Scope Reference

API key scopes use resource-and-verb grants. Every public OpenAPI operation declares its required scope, risk class, and route ID.

Grant Model

Concrete scopes use feature:verb. Use concrete scopes for partner keys unless VoiceAgent support explicitly approves a broader grant.

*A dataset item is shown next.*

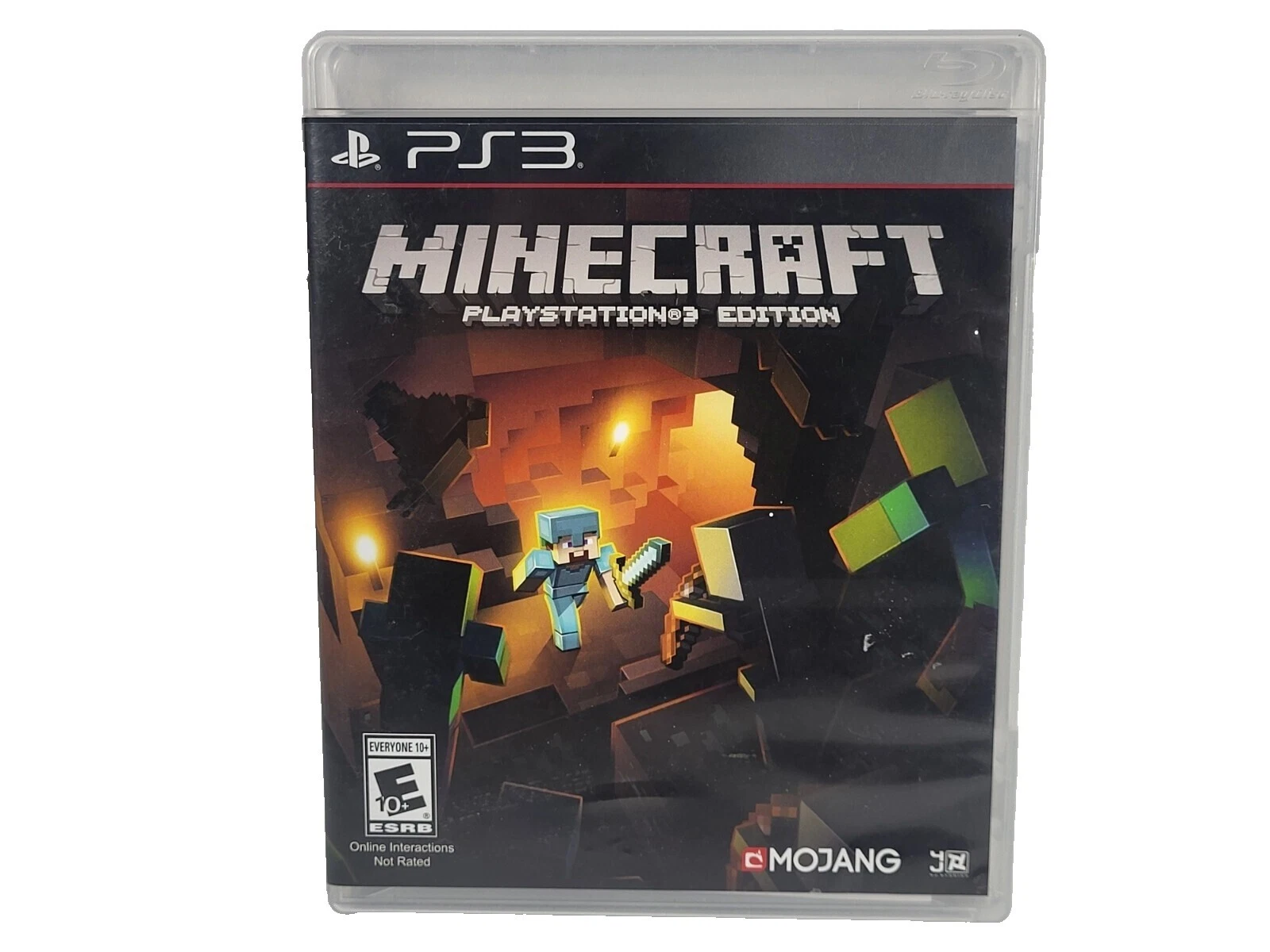 Minecraft Shooter Video Games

read grants list and detail operations.
write grants create, update, import, release, and delete operations.
execute grants cost-bearing or side-effecting test/run operations.
admin grants governance operations such as workspace deletion.

Wildcard Behavior

Feature wildcards such as agents:* are valid grants but are intended for admin-managed bundles. The super wildcard * and input alias *:* are legacy/admin-only compatibility grants and should not be requested for new partner integrations.

Scope Summary

Scope	Risk	Endpoints
`agents:read`	standard	9
`agents:write`	standard	9
`agents:admin`	standard	1
`agents:execute`	standard	1
`knowledge-bases:read`	standard	7
`knowledge-bases:write`	standard	8
`entity-indexes:read`	standard	5
`entity-indexes:write`	standard	8
`phone-numbers:read`	standard	2
`phone-numbers:write`	high	4
`calls:read`	standard	7
`calls:execute`	high	3
`analytics:read`	standard	1
`post-call-actions:read`	standard	6
`post-call-actions:write`	standard	4
`post-call-actions:execute`	high	2
`api-keys:read`	standard	1
`api-keys:write`	high	1
`api-keys:admin`	high	1
`workspace:read`	standard	4
`workspace:write`	standard	1
`workspace:admin`	high	4
`webhooks:read`	standard	2
`webhooks:write`	high	6
`webhooks:execute`	standard	2
`test-scenarios:read`	standard	5
`test-scenarios:write`	standard	4
`test-scenarios:execute`	standard	2

Endpoint Metadata

Each operation in openapi.yaml exposes x-api-key-required-scope, x-api-key-risk-class, and x-route-id. A 403 scope failure returns the canonical SCOPE_INSUFFICIENT envelope with details.requiredScope and details.routeId.

High-risk scopes should be selected explicitly during key creation and reviewed before granting to automated partner systems.